Marra V, Frigerio A, Di Virgilio M R, Menna S, Burke P
I Centro di Screening Mammografico, Ospedale S. Giovanni Antica Sede, Torino, TO.
Radiol Med. 1999 Nov;98(5):342-6.
To determine how many cancers screen-detected at subsequent rounds were already visible on previous screening mammograms, and to study their radiological features.
The previous screening mammograms of 100 women who had cancers screen-detected at subsequent rounds (group A), and the negative screening mammograms of 200 women (group B) who had a further negative screening test two years later, were mixed for a new reading. The two groups were similar for age and year of examination. These films were blindly reviewed by 5 radiologists. Then, mammograms were reviewed retrospectively, with knowledge of subsequent diagnostic results. Finally the A group findings were classified as: 1) true negative: no radiological signs; 2) minimal sign: a nonspecific abnormality is retrospectively visible at the site of subsequent cancer; 3) false negative: "she should have been recalled"; 4) misdiagnosis at assessment: the woman had been recalled, but the cancer was missed after the assessment procedures.
60% of cases were true negatives, 29% were minimal signs, 9% were false negative and 2% were misdiagnosed at assessment. The most common radiological sign found among false negative cases was an architectural distortion: opacities and calcifications were more frequent among minimal signs. Only 10 of 40 cancers retrospectively visible on previous mammograms had reached stage II at diagnosis. At blinded review, the radiologists found false abnormalities in a considerable number of healthy women (average: 29%).
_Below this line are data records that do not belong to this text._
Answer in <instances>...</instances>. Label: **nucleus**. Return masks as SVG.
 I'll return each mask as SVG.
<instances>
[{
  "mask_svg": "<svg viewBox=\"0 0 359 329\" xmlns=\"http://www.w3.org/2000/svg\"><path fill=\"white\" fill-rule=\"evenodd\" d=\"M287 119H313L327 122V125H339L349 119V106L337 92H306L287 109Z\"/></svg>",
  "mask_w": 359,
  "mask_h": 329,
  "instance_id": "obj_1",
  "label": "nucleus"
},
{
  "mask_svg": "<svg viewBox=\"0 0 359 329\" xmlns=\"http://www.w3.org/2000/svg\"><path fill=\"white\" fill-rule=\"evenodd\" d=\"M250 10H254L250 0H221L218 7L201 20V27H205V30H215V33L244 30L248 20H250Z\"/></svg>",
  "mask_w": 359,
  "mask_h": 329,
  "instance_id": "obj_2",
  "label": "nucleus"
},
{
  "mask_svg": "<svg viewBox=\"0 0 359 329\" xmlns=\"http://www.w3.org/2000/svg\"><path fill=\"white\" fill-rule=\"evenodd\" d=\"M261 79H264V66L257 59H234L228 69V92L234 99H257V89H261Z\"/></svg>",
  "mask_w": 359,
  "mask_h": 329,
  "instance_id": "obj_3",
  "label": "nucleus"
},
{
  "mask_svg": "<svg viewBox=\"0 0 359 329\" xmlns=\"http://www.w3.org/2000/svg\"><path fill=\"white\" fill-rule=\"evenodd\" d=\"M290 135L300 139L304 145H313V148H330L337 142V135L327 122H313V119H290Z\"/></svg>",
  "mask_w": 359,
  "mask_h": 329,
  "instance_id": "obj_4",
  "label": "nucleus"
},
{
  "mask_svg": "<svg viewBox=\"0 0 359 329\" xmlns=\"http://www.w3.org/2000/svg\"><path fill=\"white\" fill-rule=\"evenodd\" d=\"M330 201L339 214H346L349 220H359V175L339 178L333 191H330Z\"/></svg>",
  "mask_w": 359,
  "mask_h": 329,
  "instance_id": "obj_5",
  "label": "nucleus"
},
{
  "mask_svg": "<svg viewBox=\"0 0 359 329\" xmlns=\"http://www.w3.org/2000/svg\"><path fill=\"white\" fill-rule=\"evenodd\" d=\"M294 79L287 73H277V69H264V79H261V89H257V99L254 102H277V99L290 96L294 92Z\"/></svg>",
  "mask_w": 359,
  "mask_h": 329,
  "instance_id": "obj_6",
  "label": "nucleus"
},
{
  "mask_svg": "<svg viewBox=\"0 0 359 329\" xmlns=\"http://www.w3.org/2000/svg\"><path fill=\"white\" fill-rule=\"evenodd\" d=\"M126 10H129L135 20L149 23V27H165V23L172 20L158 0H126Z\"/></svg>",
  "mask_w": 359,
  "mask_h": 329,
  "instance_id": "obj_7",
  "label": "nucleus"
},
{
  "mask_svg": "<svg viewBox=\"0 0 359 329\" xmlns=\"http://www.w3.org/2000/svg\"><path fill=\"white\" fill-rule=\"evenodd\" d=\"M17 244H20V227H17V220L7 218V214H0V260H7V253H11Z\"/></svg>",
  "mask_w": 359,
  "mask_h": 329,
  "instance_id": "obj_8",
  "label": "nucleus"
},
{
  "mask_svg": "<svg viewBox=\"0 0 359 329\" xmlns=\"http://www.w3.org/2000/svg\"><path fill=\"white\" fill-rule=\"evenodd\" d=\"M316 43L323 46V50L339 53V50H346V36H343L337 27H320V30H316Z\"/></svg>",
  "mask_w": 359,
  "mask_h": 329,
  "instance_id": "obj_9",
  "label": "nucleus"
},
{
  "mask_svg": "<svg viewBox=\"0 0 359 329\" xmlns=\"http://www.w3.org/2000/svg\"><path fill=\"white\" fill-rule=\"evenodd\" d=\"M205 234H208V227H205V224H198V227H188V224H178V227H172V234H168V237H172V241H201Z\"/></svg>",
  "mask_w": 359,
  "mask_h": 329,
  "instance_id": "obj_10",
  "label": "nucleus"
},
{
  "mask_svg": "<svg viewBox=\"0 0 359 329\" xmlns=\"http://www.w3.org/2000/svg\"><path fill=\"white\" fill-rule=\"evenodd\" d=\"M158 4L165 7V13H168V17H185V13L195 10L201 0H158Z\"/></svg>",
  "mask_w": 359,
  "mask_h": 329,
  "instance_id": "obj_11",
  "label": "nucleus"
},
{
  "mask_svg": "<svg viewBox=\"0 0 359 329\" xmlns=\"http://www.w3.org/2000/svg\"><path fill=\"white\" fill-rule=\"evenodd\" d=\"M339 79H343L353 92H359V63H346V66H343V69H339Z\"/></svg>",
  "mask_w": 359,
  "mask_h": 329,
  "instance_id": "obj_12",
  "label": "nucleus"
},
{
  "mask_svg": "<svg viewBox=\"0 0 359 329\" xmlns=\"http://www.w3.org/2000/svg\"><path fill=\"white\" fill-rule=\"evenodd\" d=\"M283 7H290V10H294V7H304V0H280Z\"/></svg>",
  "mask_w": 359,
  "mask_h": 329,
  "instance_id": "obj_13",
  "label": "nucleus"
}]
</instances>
Our study shows that mammography sensitivity can be improved. Cancer radiological signs may go undetected due to difficult interpretation (opacities, calcifications) or perception (architectural distortions). The use of a low threshold of suspicion (as in a reading test) in real screening might permit to detect more cancers (most of them, however, would not reach advanced stages at subsequent rounds), but might also lead to many unnecessary assessments and, probably, to some benign biopsies in healthy women. In conclusion, an attempt at improving mammography sensitivity by lowering the threshold of suspicion can not be directly recommended due to the considerable negative effects related to a loss in specificity. A reading test similar to the one presented in our study would be a useful training procedure for radiologists who are involved in a screening program.
确定在后续轮次筛查中发现的癌症中有多少在之前的筛查乳腺钼靶片上已可见,并研究其放射学特征。
将100名在后续轮次筛查中发现患有癌症的女性(A组)的先前筛查乳腺钼靶片,与200名两年后再次进行阴性筛查的女性(B组)的阴性筛查乳腺钼靶片混合进行重新阅片。两组在年龄和检查年份方面相似。这两组片子由5名放射科医生进行盲法阅片。然后,在知晓后续诊断结果的情况下对乳腺钼靶片进行回顾性阅片。最后将A组的结果分类为:1)真阴性:无放射学征象;2)微小征象:在后续癌症部位回顾性可见非特异性异常;3)假阴性:“本应召回”;4)评估时误诊:该女性已被召回,但在评估程序后癌症被漏诊。
60%的病例为真阴性,29%为微小征象,9%为假阴性,2%为评估时误诊。在假阴性病例中发现的最常见放射学征象是结构扭曲:在微小征象中,模糊影和钙化更常见。在先前乳腺钼靶片上回顾性可见的40例癌症中,只有10例在诊断时已达到II期。在盲法阅片时,放射科医生在相当数量的健康女性中发现了假异常(平均:29%)。
我们的研究表明乳腺钼靶检查的敏感性可以提高。癌症的放射学征象可能因难以解读(模糊影、钙化)或察觉(结构扭曲)而未被发现。在实际筛查中使用低怀疑阈值(如在阅片测试中)可能会发现更多癌症(然而,其中大多数在后续轮次中不会发展到晚期),但也可能导致许多不必要的评估,并且可能会对健康女性进行一些良性活检。总之,由于与特异性丧失相关的相当大的负面影响,不能直接推荐通过降低怀疑阈值来提高乳腺钼靶检查的敏感性。类似于我们研究中所呈现的阅片测试对于参与筛查项目的放射科医生将是一种有用的培训程序。